Download: Standard 030608A4 FINAL WITH GUIDANCE.pdf
This Standard has 105 requirements, each of which has to be met in order to be accredited. The decisions about accreditation are not taken by Respect staff but by an independent panel. The Standard is focussed on providing the setting to provide the best possible opportunities for victims of domestic violence and their children to be safer as a result of the intervention work with perpetrators. All domestic violence intervention programmes who are members of Respect will have to meet this Standard by April 2011.
This Standard went through several rounds of consultation and revision. This is the document against which all member organisations running perpetrator programmes are now assessed for accreditation. Many national governmental and non governmental organisations have signed up to support this Standard, including the Home Office, CAFCASS, The Ministry of Justice, Women's Aid, the Association of Directors of Children's Services and Relate. For the full list, download this latest version of the Standard (June 2008) which includes this list on page 2. The main text of the Standard has not been altered from the version uploaded in March 2008.
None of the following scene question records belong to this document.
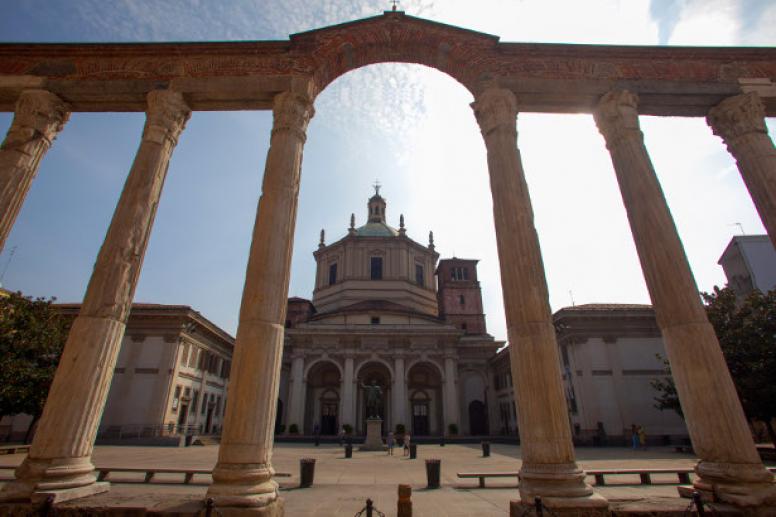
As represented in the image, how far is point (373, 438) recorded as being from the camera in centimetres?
2194

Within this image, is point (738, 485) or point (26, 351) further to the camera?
point (26, 351)

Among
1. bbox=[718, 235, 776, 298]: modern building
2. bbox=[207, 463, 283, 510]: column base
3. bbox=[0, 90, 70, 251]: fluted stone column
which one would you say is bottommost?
bbox=[207, 463, 283, 510]: column base

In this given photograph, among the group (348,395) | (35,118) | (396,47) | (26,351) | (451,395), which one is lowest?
(348,395)

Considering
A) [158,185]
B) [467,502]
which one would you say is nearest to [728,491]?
[467,502]

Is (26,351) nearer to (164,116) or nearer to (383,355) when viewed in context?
(164,116)

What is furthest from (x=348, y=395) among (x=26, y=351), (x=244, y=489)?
(x=244, y=489)

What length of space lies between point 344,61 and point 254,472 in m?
8.52

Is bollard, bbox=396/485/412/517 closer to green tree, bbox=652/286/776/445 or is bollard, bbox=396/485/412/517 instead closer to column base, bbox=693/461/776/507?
column base, bbox=693/461/776/507

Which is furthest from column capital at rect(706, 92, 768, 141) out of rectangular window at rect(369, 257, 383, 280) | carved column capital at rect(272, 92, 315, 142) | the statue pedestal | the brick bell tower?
rectangular window at rect(369, 257, 383, 280)

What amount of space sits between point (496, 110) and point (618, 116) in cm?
259

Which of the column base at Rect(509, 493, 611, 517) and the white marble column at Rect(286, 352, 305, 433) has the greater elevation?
the white marble column at Rect(286, 352, 305, 433)

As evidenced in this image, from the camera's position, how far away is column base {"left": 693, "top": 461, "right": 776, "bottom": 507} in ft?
16.6

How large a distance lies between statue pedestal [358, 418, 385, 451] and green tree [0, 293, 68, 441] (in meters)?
15.6

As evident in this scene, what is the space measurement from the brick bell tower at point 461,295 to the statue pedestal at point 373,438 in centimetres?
2038
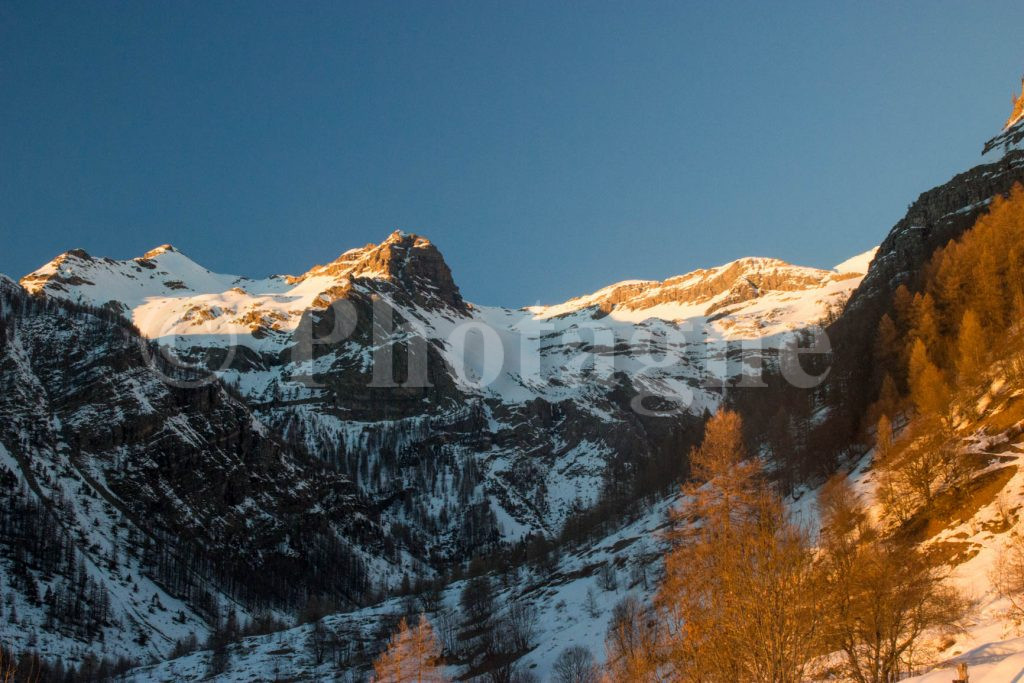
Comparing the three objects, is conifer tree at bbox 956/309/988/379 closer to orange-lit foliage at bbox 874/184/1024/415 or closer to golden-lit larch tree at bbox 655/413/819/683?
orange-lit foliage at bbox 874/184/1024/415

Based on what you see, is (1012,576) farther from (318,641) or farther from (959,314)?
(318,641)

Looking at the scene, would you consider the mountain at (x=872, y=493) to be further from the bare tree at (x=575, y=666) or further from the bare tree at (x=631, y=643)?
the bare tree at (x=631, y=643)

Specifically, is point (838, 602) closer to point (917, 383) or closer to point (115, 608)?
point (917, 383)

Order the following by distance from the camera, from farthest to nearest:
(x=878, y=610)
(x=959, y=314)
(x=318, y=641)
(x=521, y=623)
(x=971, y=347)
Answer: (x=318, y=641) → (x=521, y=623) → (x=959, y=314) → (x=971, y=347) → (x=878, y=610)

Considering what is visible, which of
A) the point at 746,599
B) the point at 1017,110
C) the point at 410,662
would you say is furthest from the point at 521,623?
the point at 1017,110

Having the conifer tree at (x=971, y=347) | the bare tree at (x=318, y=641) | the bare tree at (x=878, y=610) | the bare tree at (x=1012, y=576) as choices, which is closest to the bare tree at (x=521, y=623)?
the bare tree at (x=318, y=641)

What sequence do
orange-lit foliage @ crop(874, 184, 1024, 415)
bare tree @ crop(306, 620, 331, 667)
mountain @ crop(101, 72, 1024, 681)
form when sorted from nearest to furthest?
mountain @ crop(101, 72, 1024, 681)
orange-lit foliage @ crop(874, 184, 1024, 415)
bare tree @ crop(306, 620, 331, 667)

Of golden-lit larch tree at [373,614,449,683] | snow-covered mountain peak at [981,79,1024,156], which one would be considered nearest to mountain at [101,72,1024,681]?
snow-covered mountain peak at [981,79,1024,156]

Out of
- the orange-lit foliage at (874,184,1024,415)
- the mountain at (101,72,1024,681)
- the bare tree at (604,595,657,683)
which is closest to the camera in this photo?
the bare tree at (604,595,657,683)

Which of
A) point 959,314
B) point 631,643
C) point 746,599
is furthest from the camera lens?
point 959,314

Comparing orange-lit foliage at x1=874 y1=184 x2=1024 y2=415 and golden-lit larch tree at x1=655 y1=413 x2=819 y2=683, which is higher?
orange-lit foliage at x1=874 y1=184 x2=1024 y2=415

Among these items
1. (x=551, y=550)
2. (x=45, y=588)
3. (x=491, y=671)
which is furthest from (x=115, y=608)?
(x=491, y=671)

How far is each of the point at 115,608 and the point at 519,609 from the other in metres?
87.2

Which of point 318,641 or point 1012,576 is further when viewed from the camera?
point 318,641
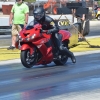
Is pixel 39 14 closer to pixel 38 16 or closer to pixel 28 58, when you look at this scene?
pixel 38 16

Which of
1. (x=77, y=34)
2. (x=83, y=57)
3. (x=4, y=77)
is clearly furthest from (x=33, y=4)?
(x=4, y=77)

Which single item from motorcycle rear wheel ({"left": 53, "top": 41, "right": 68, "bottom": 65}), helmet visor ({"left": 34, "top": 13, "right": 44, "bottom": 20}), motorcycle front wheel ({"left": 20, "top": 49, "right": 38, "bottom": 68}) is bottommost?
motorcycle rear wheel ({"left": 53, "top": 41, "right": 68, "bottom": 65})

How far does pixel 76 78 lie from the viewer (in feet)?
39.6

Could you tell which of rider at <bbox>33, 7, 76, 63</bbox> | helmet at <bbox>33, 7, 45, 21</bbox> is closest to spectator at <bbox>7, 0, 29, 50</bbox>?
rider at <bbox>33, 7, 76, 63</bbox>

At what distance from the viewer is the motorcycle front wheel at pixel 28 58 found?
44.6 ft

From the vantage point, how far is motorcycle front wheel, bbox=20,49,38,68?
13586 mm

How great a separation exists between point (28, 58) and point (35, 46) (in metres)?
0.38

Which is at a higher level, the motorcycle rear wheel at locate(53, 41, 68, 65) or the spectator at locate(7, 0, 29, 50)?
the spectator at locate(7, 0, 29, 50)

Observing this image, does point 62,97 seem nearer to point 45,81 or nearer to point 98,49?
point 45,81

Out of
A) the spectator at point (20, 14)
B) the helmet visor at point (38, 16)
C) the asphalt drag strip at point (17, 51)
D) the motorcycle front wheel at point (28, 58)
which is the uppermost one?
the helmet visor at point (38, 16)

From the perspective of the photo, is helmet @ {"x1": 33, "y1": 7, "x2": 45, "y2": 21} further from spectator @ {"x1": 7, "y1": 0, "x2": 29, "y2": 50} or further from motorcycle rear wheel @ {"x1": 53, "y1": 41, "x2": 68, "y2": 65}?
spectator @ {"x1": 7, "y1": 0, "x2": 29, "y2": 50}

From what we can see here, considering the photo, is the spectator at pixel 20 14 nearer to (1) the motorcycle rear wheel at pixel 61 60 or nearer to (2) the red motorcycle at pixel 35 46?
(1) the motorcycle rear wheel at pixel 61 60

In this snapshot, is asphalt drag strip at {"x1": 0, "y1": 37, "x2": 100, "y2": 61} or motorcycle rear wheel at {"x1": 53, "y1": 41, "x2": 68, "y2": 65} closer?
motorcycle rear wheel at {"x1": 53, "y1": 41, "x2": 68, "y2": 65}

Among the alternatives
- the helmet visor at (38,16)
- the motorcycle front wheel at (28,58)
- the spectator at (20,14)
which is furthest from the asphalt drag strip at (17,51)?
the helmet visor at (38,16)
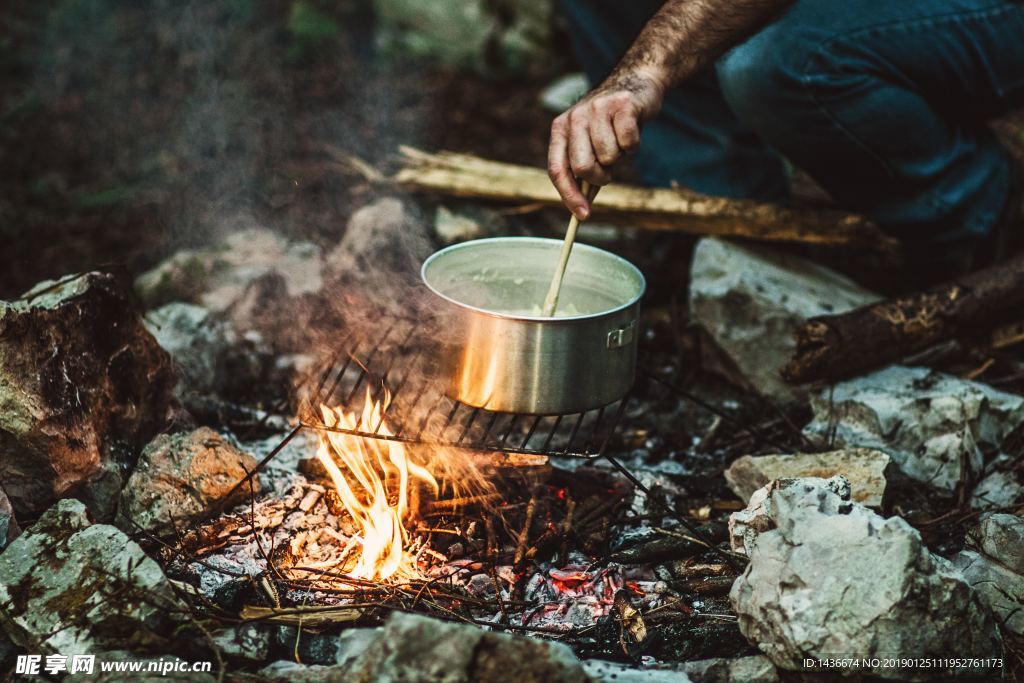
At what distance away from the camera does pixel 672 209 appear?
346 centimetres

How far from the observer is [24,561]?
2086 mm

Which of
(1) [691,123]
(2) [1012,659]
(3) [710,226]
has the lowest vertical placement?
(2) [1012,659]

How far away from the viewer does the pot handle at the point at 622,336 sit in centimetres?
220

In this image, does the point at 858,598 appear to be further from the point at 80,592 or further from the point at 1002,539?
the point at 80,592

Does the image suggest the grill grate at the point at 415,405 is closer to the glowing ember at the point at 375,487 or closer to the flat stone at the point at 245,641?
the glowing ember at the point at 375,487

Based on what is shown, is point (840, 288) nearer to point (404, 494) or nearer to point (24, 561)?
point (404, 494)

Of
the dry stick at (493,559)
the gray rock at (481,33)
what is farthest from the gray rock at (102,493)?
the gray rock at (481,33)

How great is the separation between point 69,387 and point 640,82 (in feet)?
5.88

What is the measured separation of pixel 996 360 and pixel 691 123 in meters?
1.69

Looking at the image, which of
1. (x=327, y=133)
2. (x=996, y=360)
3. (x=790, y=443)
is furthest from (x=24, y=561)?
(x=327, y=133)

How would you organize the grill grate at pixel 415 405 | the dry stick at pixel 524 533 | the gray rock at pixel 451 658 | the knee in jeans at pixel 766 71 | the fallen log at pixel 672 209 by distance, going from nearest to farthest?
the gray rock at pixel 451 658 < the dry stick at pixel 524 533 < the grill grate at pixel 415 405 < the knee in jeans at pixel 766 71 < the fallen log at pixel 672 209

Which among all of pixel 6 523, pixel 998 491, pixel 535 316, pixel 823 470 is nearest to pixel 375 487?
pixel 535 316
Minimum requirements for application
Organisations should apply for accreditation only when they have rigorously assessed their own working against each requirement. Respect offers support, technical assistance and other services to help programmes to reach this standard. The assessment is of the management, delivery and operation of the programme and supporting structures, not of an individual programme manual. Many different models of work could therefore be used by accredited organisations.
Programmes must have: safety as the aim of the programme; a written model of work including descriptions of how the work is done and why it is done in that particular way; intervention work for perpetrators of domestic violence; a parallel linked support and safety service for partners and ex-partners of programme participants; case and risk management; consistent and secure record keeping.